Tuesday, October 25, 2005

Rosa Parks RIP

It is sometimes the simplest of acts that change the world.

Rosa Parks was not just an ordinary colored cleaning woman who would sit and take whatever whitie shoveled out, but rather a longstanding member of the Montgomery, Alabama NAACP and (as it turned out) a pivotal part of the nascent civil rights movement down there. She shot a broadside across the bow of whitie's arrogant superiority on that December 1st, 1955 afternoon and helped begin the end of unequal treatment, under the law, for blacks in the south (and north too).

She was sitting in the exclusive white section of a city bus (which blacks were allowed when it was not full) when after filling up, a white man "asked" her to get up and move to the colored section. The driver came back and suggested that if Mrs. Parks did not remove herself to the rear of the bus she would be arrested. Most whites in the south thought at the time that this was a perfectly reasonable part of the relationship between the two races, and it was certainly a curious thing that anyone would quibble with it. After all, this was a long established tradition between them, and besides, hadn't they always been good to their niggers?

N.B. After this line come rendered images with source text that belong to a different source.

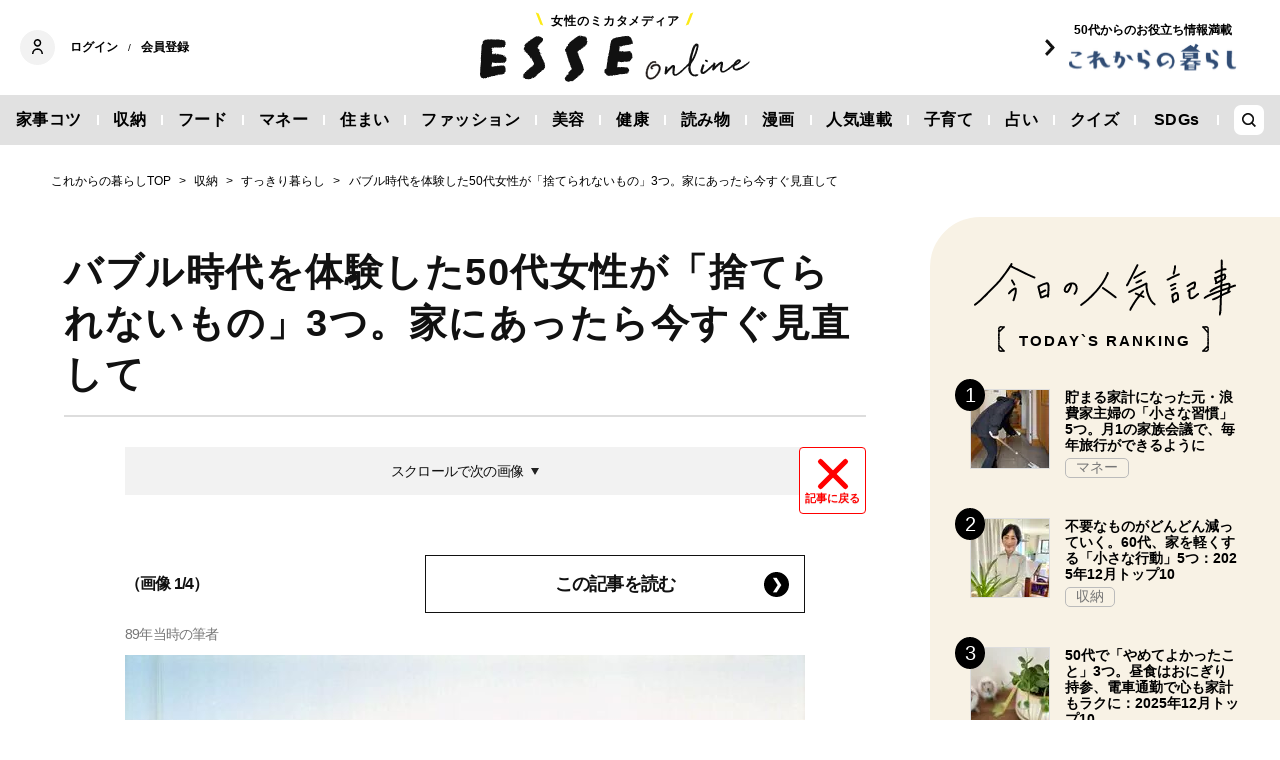

--- FILE ---
content_type: text/html; charset=utf-8
request_url: https://www.google.com/recaptcha/api2/aframe
body_size: 267
content:
<!DOCTYPE HTML><html><head><meta http-equiv="content-type" content="text/html; charset=UTF-8"></head><body><script nonce="JTcG5JP3HXES9st9hyyk7g">/** Anti-fraud and anti-abuse applications only. See google.com/recaptcha */ try{var clients={'sodar':'https://pagead2.googlesyndication.com/pagead/sodar?'};window.addEventListener("message",function(a){try{if(a.source===window.parent){var b=JSON.parse(a.data);var c=clients[b['id']];if(c){var d=document.createElement('img');d.src=c+b['params']+'&rc='+(localStorage.getItem("rc::a")?sessionStorage.getItem("rc::b"):"");window.document.body.appendChild(d);sessionStorage.setItem("rc::e",parseInt(sessionStorage.getItem("rc::e")||0)+1);localStorage.setItem("rc::h",'1769348792970');}}}catch(b){}});window.parent.postMessage("_grecaptcha_ready", "*");}catch(b){}</script></body></html>

--- FILE ---
content_type: text/javascript;charset=utf-8
request_url: https://id.cxense.com/public/user/id?json=%7B%22identities%22%3A%5B%7B%22type%22%3A%22ckp%22%2C%22id%22%3A%22mktsl3nm689nfq5a%22%7D%2C%7B%22type%22%3A%22lst%22%2C%22id%22%3A%222avgbbikj1fr824298y7r3tj1j%22%7D%2C%7B%22type%22%3A%22cst%22%2C%22id%22%3A%222avgbbikj1fr824298y7r3tj1j%22%7D%5D%7D&callback=cXJsonpCB2
body_size: 188
content:
/**/
cXJsonpCB2({"httpStatus":200,"response":{"userId":"cx:1tx30f0jha1aefr50clpnrsv1:1qkizc7wp8iy1","newUser":true}})

--- FILE ---
content_type: application/javascript; charset=utf-8
request_url: https://fundingchoicesmessages.google.com/f/AGSKWxUpkJzJ-CuZ8-3J2njypZG_-CQ2bsuf2GrUs0SyFzokuO8gir_t5oBj7UxW_xJpzPY36Yvw-zM5WG3ZvJ2Y4SKQp6wbff9gnXx8ujze1IE_uYZLLG8e5AEEqgda5PqAZsgnZbN8hEDK54JSsEoj5q7rpFxEDjPUgUuEIFZCwSD7SBL3_8EhpKoFAFrM/__adview__ad_promo2./ad2push..openx./460x60.
body_size: -1288
content:
window['563363f6-2cf1-452b-9c79-2574750c259f'] = true;

--- FILE ---
content_type: image/svg+xml
request_url: https://esse.ismcdn.jp/common/images/smartphone/sub/sub_ranking_mark_right.svg
body_size: 1116
content:
<svg xmlns="http://www.w3.org/2000/svg" width="7.397" height="26.499" viewBox="0 0 7.397 26.499">
  <g id="グループ_250" data-name="グループ 250" transform="translate(816.208 1817.776) rotate(180)">
    <g id="グループ_51" data-name="グループ 51" transform="translate(808.811 1791.278)">
      <g id="グループ_50" data-name="グループ 50" transform="translate(0)">
        <path id="パス_654" data-name="パス 654" d="M815.3,1817.546l-.284.061-.284.17-.284-.226-.284.2-.283-.042-.284-.135-.284-.017-.284.148-.284-.079-.284.014-.285.136-.285-.042-.285-.093-.281.022-.272-.073-.289-.012-.26-.116-.211-.2-.187-.21-.236-.137-.285-.109-.225-.188-.079-.289-.076-.274-.1-.256-.191-.241.161-.306,0-.266-.019-.286-.015-.286-.167-.286.025-.286.1-.286-.027-.286-.026-.286-.114-.286.233-.286-.162-.286.107-.286.062-.286-.023-.286-.156-.286.021-.286.1-.286.029-.286-.177-.286-.04-.286.109-.286.074-.286-.05-.286.021-.286.084-.286-.125-.286.113-.286-.234-.286.063-.286.062-.286.03-.286.031-.286.029-.286-.1-.287.143-.286-.228-.286.141-.286.047-.286-.106-.286-.1-.286.032-.287.052-.286v-.286l.09-.286.062-.287-.2-.286.08-.286.086-.286-.141-.286-.039-.286.086-.286.021-.287-.059-.286-.044-.286.027-.286.045-.287.162-.287-.093-.286-.107-.286.147-.287-.006-.287-.058-.287.045-.287-.183-.287.158-.287-.127-.286.025-.287.088-.287-.143-.287.222-.287,0-.287-.029-.288-.108-.288.021-.288-.069-.289.106-.273.2-.234.058-.269.123-.245.213-.184-.015-.371.2-.209.3-.084.212-.189.3-.029.269-.052.221-.243.277-.1.291.1.284-.08.284.043.284.1.284-.12.283,0,.284.159.284-.07.284.072.284-.034.284-.061.285.081.285-.13.285-.09.271.275.359.026.006.365.272.268-.29.256.015.39-.236.163-.189.212-.193.209-.33.066-.209.191-.117.287-.294.1-.164.24-.216.185-.1.3-.334.062-.167.237-.148.255-.223.178-.234.166-.19.213-.237.162-.183.218-.288.11-.1.307-.207.195-.3.1-.179.224-.21.192-.106.3-.317.12.023.312,0,.285.118.285-.171.285.207.286-.136.286.1.286-.074.285.071.285.045.286-.076.286-.029.286-.068.285-.044.286.12.286-.081.286.09.285.091.285-.077.285.024.285-.19.285.245.286-.067.286-.022.286.032.285v.285l.047.286-.228.286.055.286-.02.286-.054.286,0,.286.235.286-.213.286v.286l.147.286-.089.285.059.286-.053.286.163.286-.025.286-.175.286.018.287-.006.287.067.287.038.009.23.172.168.232.262.141.1.294.127.272.235.168.173.227.31.1.147.253.226.177.168.232.246.157.228.176.187.215.176.225.07.327.239.165.157.243.284.121.175.227.147.253.2.207.177.225.248.157.287.12.146.256.221.184.227.249.025.337-.106.306-.189.247-.213.274Zm-4.81-4.606,0,.371.17.278-.226.278.2.278-.042.279-.135.279-.017.279.183.265.035.286.185.218.293.056.219.136.258.127.3-.037.305.03.305-.063.305.015.306.082.4.017-.242-.3-.283-.115-.235-.163-.127-.264-.153-.241-.2-.2-.281-.117-.045-.346-.187-.209-.208-.189-.205-.192-.315-.086-.176-.219-.122-.269Zm1.115-20.046-.29.1-.184.259-.356-.009-.017.341-.138.225-.17.264-.017.269.148.269-.079.269.014.269.136.27-.1.192.176-.107.175-.219.22-.17.157-.238.21-.181.257-.132.252-.139.171-.223.114-.282.162-.233.264-.127.24-.152.2-.2.1-.181-.205-.154-.287-.01-.287.019-.288.015-.3.166Z" transform="translate(-808.811 -1791.278)"/>
      </g>
    </g>
  </g>
</svg>


--- FILE ---
content_type: text/javascript;charset=utf-8
request_url: https://p1cluster.cxense.com/p1.js
body_size: 100
content:
cX.library.onP1('2avgbbikj1fr824298y7r3tj1j');
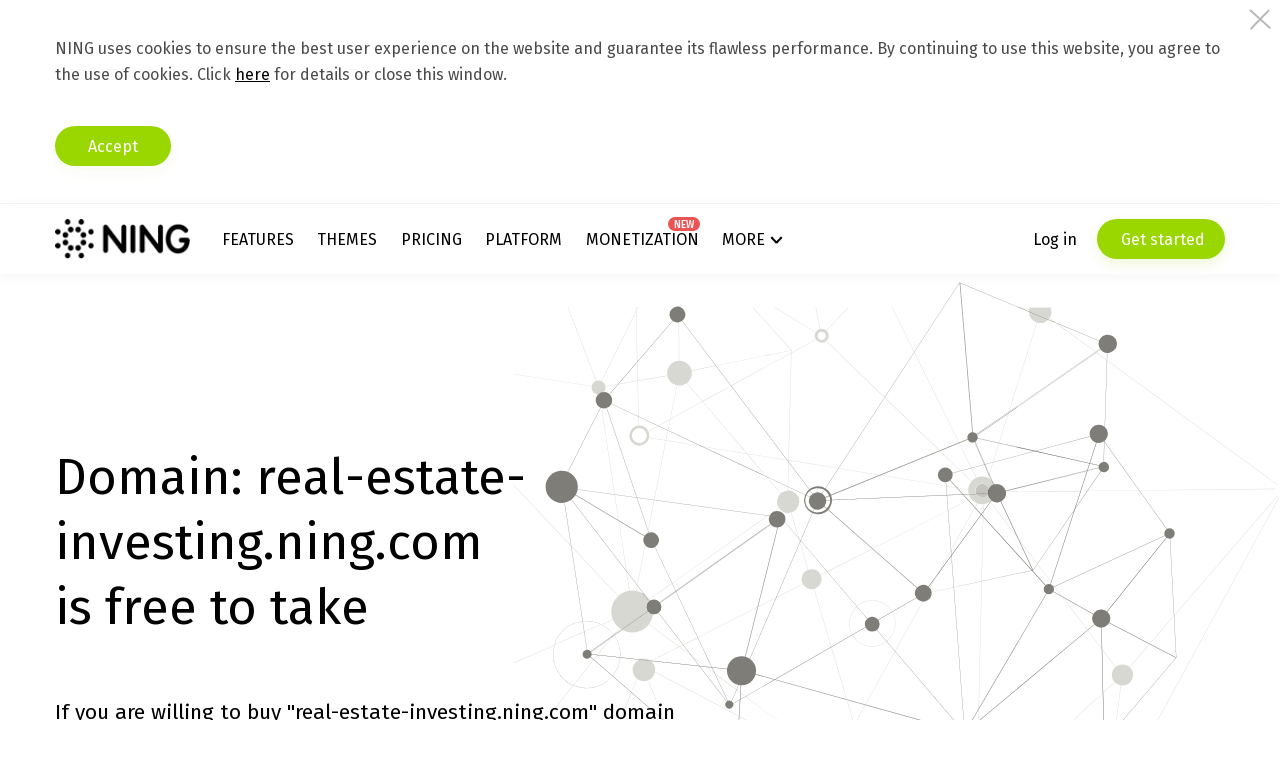

--- FILE ---
content_type: application/javascript; charset=utf-8
request_url: https://cdn.livechatinc.com/widget/static/js/livechat.BwtFWIzi.js
body_size: 123
content:
import m from"./0.CpGENlMW.chunk.js";import{i as o}from"./1.CcnZX5wY.chunk.js";import{g as r}from"./2.Be5ribjX.chunk.js";import"./3.9l_4saF0.chunk.js";import"./4.C_rgEAoe.chunk.js";import"./5.BM3pt7q1.chunk.js";import"./6.B84EqhVP.chunk.js";import"./7.qYTqns9Q.chunk.js";import"./8.FWHlGFgR.chunk.js";import"./9.xhyEK0_l.chunk.js";import"./10.al-9NYxR.chunk.js";import"./11.DJPUQwQu.chunk.js";o(m,r);
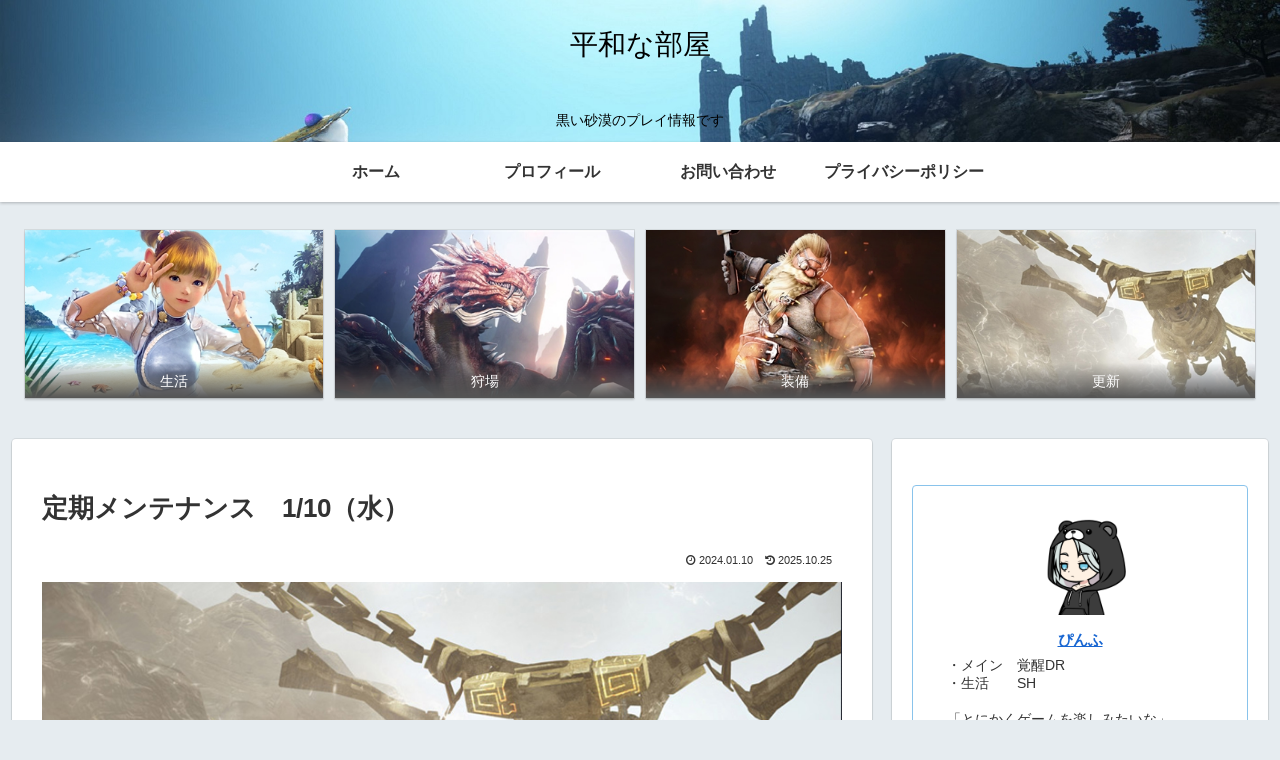

--- FILE ---
content_type: text/html; charset=utf-8
request_url: https://www.google.com/recaptcha/api2/aframe
body_size: 268
content:
<!DOCTYPE HTML><html><head><meta http-equiv="content-type" content="text/html; charset=UTF-8"></head><body><script nonce="GGD5BAfRFhV5-RcmuXdHpA">/** Anti-fraud and anti-abuse applications only. See google.com/recaptcha */ try{var clients={'sodar':'https://pagead2.googlesyndication.com/pagead/sodar?'};window.addEventListener("message",function(a){try{if(a.source===window.parent){var b=JSON.parse(a.data);var c=clients[b['id']];if(c){var d=document.createElement('img');d.src=c+b['params']+'&rc='+(localStorage.getItem("rc::a")?sessionStorage.getItem("rc::b"):"");window.document.body.appendChild(d);sessionStorage.setItem("rc::e",parseInt(sessionStorage.getItem("rc::e")||0)+1);localStorage.setItem("rc::h",'1768703041055');}}}catch(b){}});window.parent.postMessage("_grecaptcha_ready", "*");}catch(b){}</script></body></html>

--- FILE ---
content_type: application/javascript
request_url: https://ad.jp.ap.valuecommerce.com/servlet/jsbanner?sid=3638392&pid=892321272
body_size: 1052
content:
if(typeof(__vc_paramstr) === "undefined"){__vc_paramstr = "";}if(!__vc_paramstr && location.ancestorOrigins){__vc_dlist = location.ancestorOrigins;__vc_srcurl = "&_su="+encodeURIComponent(document.URL);__vc_dlarr = [];__vc_paramstr = "";for ( var i=0, l=__vc_dlist.length; l>i; i++ ) {__vc_dlarr.push(__vc_dlist[i]);}__vc_paramstr = "&_su="+encodeURIComponent(document.URL);if (__vc_dlarr.length){__vc_paramstr = __vc_paramstr + "&_dl=" + encodeURIComponent(__vc_dlarr.join(','));}}document.write("<A TARGET='_top' HREF='//ck.jp.ap.valuecommerce.com/servlet/referral?va=2899797&sid=3638392&pid=892321272&vcid=McTiRMizS_cBzXtdojnAElihmMrfJmRyf2tSotL8w862idQaeVIK0A1yOISB_4ZG6C_oU4Q1k_HCJj-3IqWuRJgghEhRi3QlwuFp5vyG70NmtIbh5WttYANePrysmB05uzPH2M_r4J_R_hrSsIxOroJ1u2K-ogNXsAsBUgS7bR-uNGDjpYhwMQ&vcpub=0.958101"+__vc_paramstr+"' rel='nofollow'><IMG BORDER=0 SRC='//i.imgvc.com/vc/images/00/2c/3f/55.jpeg'></A>");

--- FILE ---
content_type: application/javascript
request_url: https://ad.jp.ap.valuecommerce.com/servlet/jsbanner?sid=3638392&pid=892317409
body_size: 1049
content:
if(typeof(__vc_paramstr) === "undefined"){__vc_paramstr = "";}if(!__vc_paramstr && location.ancestorOrigins){__vc_dlist = location.ancestorOrigins;__vc_srcurl = "&_su="+encodeURIComponent(document.URL);__vc_dlarr = [];__vc_paramstr = "";for ( var i=0, l=__vc_dlist.length; l>i; i++ ) {__vc_dlarr.push(__vc_dlist[i]);}__vc_paramstr = "&_su="+encodeURIComponent(document.URL);if (__vc_dlarr.length){__vc_paramstr = __vc_paramstr + "&_dl=" + encodeURIComponent(__vc_dlarr.join(','));}}document.write("<A TARGET='_top' HREF='//ck.jp.ap.valuecommerce.com/servlet/referral?va=2855194&sid=3638392&pid=892317409&vcid=b4n8SPyl-HwMPABqblZDwlKrSkAIDY1rDz9g0MDzN0UYTLcwIQtQYXf4aFvwY0Sj_A2FMxwpw_cA0WOJyhVBupmbykk6O3j3y6F9w5qP6Jpbxmy8Abh8ztVJxD6Jw8LYODLqbuX62UOqYD4tBR-V06UZuMcaZOwDAN5M04XNUHVcBgrxLEzDIQ&vcpub=0.960239"+__vc_paramstr+"' rel='nofollow'><IMG BORDER=0 SRC='//i.imgvc.com/vc/images/00/2b/91/1a.png'></A>");

--- FILE ---
content_type: application/javascript
request_url: https://ad.jp.ap.valuecommerce.com/servlet/jsbanner?sid=3638392&pid=887845103
body_size: 1051
content:
if(typeof(__vc_paramstr) === "undefined"){__vc_paramstr = "";}if(!__vc_paramstr && location.ancestorOrigins){__vc_dlist = location.ancestorOrigins;__vc_srcurl = "&_su="+encodeURIComponent(document.URL);__vc_dlarr = [];__vc_paramstr = "";for ( var i=0, l=__vc_dlist.length; l>i; i++ ) {__vc_dlarr.push(__vc_dlist[i]);}__vc_paramstr = "&_su="+encodeURIComponent(document.URL);if (__vc_dlarr.length){__vc_paramstr = __vc_paramstr + "&_dl=" + encodeURIComponent(__vc_dlarr.join(','));}}document.write("<A TARGET='_top' HREF='//ck.jp.ap.valuecommerce.com/servlet/referral?va=2759684&sid=3638392&pid=887845103&vcid=cErWzL6qEfwZaeIQE1XHaXqVV3aC9oqryMf6htFltIYCKIOhdceUe60CeMvDN8T4TaQkRJMW2OZ7K5SI1VGxToe9nm0IZ0W7Qqex-TCU3w-BpLX-N3d2i3vCaeu3zqOnU2RUUPi-8K3db3PeuUHm6MTFN2c1ZJDVzAsQ6y-oi--hPSTnqKjc0A&vcpub=0.958508"+__vc_paramstr+"' rel='nofollow'><IMG BORDER=0 SRC='//i.imgvc.com/vc/images/00/2a/1c/04.jpeg'></A>");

Rosa Park's feet hurt that day, and goddamn it, let the white man take any number of seats available elsewhere on the bus (God forbid he should sit with colored...he might bring their smell home). But he wanted his rightful place in white society. And how dare this colored girl (she was 42 at the time) question the authority which allowed them their peaceful, second class citizenship.

Rosa Parks was hauled off of the bus, booked and fingerprinted and charged with breaking the law that made that one little seat she had, with her tired feet, and modest demeanor, a white seat, not available to colored when some old cracker fart wanted it.

From then on, nothing was the same. Through the years, Mrs. Parks was an icon and encouragement to others, black and white, who challenged the system of establishment hate. The south didn't really take care of their niggers so well. They were a nuisance.

They would soon find that they were a people too.

Rest well, Rosa Parks. Your work is done.